++++ SELECTED PASSAGE ++++

In May 2017, Joseph Cravero et al published a newly developed and validated procedural sedation scale. The intent of this scale is to provide a scoring tool that not only represents the depth of the sedation but also reflects the quality of the sedation, which includes pain control, anxiety, movement, and adverse side effects. This contrasts with other tools currently used to document sedation such as the University of Michigan Sedation Scale (UMSS) and the Observer’s Assessment of Alertness/Sedation Scale (OAA/S), which only document the depth of sedation.
Previously their group had developed the Dartmouth Operative Conditions Scale (DOCS) to assess the appropriateness of conditions prior to procedural sedation, which would allow comparison between different settings, providers, and procedure types. However, it was not designed for daily use but rather as a way to determine which set of conditions provided the best environment. The authors built upon their experience creating DOCS to produce a simplified scale that could be used during routine sedations for procedures.

++++ SOURCE INFORMATION ++++

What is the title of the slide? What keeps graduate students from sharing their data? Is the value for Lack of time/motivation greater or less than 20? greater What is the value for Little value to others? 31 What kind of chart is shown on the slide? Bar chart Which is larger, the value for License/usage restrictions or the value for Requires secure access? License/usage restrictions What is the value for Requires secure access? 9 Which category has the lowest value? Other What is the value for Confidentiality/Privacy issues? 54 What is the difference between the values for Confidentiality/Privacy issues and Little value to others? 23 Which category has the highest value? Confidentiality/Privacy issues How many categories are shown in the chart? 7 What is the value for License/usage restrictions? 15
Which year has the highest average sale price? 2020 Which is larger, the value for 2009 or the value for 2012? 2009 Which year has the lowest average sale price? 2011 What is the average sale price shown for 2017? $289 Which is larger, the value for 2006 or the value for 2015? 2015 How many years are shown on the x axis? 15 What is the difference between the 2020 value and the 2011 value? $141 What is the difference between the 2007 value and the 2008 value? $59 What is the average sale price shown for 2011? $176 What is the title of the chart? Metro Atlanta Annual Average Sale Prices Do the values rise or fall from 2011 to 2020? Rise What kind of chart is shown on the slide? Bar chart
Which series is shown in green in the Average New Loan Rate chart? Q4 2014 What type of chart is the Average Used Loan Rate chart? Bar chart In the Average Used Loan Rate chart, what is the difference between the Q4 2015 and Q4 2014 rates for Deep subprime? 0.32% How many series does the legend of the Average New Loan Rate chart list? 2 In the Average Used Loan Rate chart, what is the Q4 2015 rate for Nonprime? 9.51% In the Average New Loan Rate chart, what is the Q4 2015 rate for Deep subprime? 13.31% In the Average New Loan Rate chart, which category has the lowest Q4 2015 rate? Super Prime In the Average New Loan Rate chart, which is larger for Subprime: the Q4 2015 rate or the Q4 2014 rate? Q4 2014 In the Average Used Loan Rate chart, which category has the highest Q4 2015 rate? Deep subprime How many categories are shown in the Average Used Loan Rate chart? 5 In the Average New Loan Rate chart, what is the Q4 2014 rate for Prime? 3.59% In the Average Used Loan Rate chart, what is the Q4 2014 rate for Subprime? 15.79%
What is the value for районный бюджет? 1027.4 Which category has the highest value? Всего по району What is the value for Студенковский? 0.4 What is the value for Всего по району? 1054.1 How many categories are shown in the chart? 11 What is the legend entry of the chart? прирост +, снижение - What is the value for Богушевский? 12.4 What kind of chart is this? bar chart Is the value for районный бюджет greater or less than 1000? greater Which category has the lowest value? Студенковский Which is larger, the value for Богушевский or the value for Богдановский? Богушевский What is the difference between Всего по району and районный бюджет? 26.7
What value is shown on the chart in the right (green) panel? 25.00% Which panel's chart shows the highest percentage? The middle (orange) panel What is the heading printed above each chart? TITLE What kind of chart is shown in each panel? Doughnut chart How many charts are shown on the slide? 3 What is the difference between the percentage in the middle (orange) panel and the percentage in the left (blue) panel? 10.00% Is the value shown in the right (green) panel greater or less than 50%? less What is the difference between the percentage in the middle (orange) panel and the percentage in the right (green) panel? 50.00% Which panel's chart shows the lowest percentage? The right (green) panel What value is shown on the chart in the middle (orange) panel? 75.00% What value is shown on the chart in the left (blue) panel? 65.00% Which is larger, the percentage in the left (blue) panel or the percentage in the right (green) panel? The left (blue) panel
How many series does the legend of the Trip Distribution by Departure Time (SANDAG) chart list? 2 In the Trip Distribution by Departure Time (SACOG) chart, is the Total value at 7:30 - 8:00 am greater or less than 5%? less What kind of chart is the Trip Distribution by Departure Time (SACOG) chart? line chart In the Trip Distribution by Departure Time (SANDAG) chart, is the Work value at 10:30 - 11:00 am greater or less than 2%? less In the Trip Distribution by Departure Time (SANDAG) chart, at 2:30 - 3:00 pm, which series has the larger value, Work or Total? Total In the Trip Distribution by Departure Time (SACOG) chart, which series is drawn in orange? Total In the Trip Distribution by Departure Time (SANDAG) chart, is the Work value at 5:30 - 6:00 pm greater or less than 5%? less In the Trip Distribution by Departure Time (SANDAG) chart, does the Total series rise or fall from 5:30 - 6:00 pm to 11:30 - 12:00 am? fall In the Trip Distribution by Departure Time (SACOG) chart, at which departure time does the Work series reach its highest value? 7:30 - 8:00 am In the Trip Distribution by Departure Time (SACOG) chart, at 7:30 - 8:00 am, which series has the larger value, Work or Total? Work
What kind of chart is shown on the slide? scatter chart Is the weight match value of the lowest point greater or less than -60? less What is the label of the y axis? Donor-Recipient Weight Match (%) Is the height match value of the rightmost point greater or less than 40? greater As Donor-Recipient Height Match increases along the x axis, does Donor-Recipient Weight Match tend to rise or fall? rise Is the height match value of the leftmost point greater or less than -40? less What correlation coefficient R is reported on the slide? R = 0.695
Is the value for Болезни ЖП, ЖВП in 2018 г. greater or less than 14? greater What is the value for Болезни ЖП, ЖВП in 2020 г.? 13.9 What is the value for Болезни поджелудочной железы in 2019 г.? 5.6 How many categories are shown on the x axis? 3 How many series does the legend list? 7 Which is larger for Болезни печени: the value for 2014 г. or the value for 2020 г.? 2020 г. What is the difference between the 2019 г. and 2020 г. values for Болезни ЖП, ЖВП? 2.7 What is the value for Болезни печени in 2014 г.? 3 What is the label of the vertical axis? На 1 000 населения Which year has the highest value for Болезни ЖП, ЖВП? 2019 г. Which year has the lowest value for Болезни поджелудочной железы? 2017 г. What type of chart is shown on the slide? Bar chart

++++

(YOUR TASK):
From the sedation scale passage, reproduce word for word the part that opens with the words containing "In May 2017, Joseph" and closes with "depth of sedation.". The lines above are separate material, unrelated to the sedation scale passage.

(OUTPUT FOR THIS TASK):
In May 2017, Joseph Cravero et al published a newly developed and validated procedural sedation scale. The intent of this scale is to provide a scoring tool that not only represents the depth of the sedation but also reflects the quality of the sedation, which includes pain control, anxiety, movement, and adverse side effects. This contrasts with other tools currently used to document sedation such as the University of Michigan Sedation Scale (UMSS) and the Observer’s Assessment of Alertness/Sedation Scale (OAA/S), which only document the depth of sedation.